My friend Emilie is here tonight and we are making pizza. I had this on the menu, but we hadn’t made it yet, so we are trying it tonight. Can I just say that Fontina cheese is soooo good?! It is definitely worth the $6 you will pay for 8 oz. Seriously. We are also making a taco pizza and chicken barbecue (see earlier blog posts). Both delicious. We are just waiting for Andrea to get here. But she may be eating cold pizza at this point!

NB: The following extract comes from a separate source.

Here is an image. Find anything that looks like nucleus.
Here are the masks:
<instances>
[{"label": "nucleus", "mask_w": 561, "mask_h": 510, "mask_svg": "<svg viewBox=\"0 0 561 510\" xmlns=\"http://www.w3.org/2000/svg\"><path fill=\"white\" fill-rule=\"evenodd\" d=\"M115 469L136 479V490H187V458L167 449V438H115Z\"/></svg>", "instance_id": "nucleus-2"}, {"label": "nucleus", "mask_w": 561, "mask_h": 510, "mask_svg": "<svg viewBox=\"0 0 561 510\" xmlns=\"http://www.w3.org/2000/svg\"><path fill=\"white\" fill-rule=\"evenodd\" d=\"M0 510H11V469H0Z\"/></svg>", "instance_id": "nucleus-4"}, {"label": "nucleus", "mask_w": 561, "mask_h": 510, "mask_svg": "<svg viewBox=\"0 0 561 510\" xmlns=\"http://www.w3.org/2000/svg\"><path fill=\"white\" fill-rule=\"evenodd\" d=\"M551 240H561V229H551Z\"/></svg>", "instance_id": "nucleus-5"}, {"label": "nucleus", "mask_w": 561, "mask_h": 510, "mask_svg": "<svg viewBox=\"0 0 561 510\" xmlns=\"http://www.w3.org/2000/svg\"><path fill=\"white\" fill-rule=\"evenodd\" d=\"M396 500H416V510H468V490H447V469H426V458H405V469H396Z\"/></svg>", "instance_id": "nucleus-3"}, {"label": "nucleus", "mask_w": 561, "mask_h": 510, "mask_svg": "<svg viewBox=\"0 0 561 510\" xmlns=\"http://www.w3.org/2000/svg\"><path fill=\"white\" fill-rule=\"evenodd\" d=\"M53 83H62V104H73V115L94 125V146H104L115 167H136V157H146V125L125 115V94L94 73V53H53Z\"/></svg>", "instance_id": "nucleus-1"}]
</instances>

Roasted Red Pepper Pizza with Fontina Cheese and Balsamic Glaze

(slightly modified from How Sweet It Is)


  • 1 thin pizza crust (or make your own)
  • 1 tablespoon EVOO (Extra-Virgin Olive Oil)
  • 2 garlic cloves, minced
  • 2 slices bacon (or bacon pieces from the salad section)
  • ¼ cup chopped red onion
  • 2 roasted red peppers, cut into strips
  • 6 ounces freshly grated fontina cheese
  • 2 ounces freshly grated romano cheese
  • 1 cup balsamic vinegar


  1. Preheat oven to 400 degrees F.
  2. Heat a skillet over medium heat. Add bacon and cook until crispy. Remove with a slotted spoon, then add shallots and stir to coat. Cook for about 6 minutes over low heat, or until shallots begin to caramelize. Set aside. While shallots are cooking, make sure that red peppers are patted dry (if from a jar).
  3. Mix olive oil and minced garlic. Using a basting brush, spread over pizza crust. Sprinkle 4 ounces fontina cheese and top with red onion and red peppers. Add remaining fontina and romano cheeses. Top with bacon.
  4. Bake for 12 minutes.
  5. While pizza is baking, heat vinegar in a small saucepan over medium heat. Allow liquid to boil – let simmer 15-20 minutes until reduced to about 1/3 cup. Set aside to cool for at least 10 minutes to thicken. When pizza is finished baking, drizzle glaze on top and serve.

Be very careful about when you start heating the balsamic vinegar. It will harden if you heat it for too long and don’t use it right away.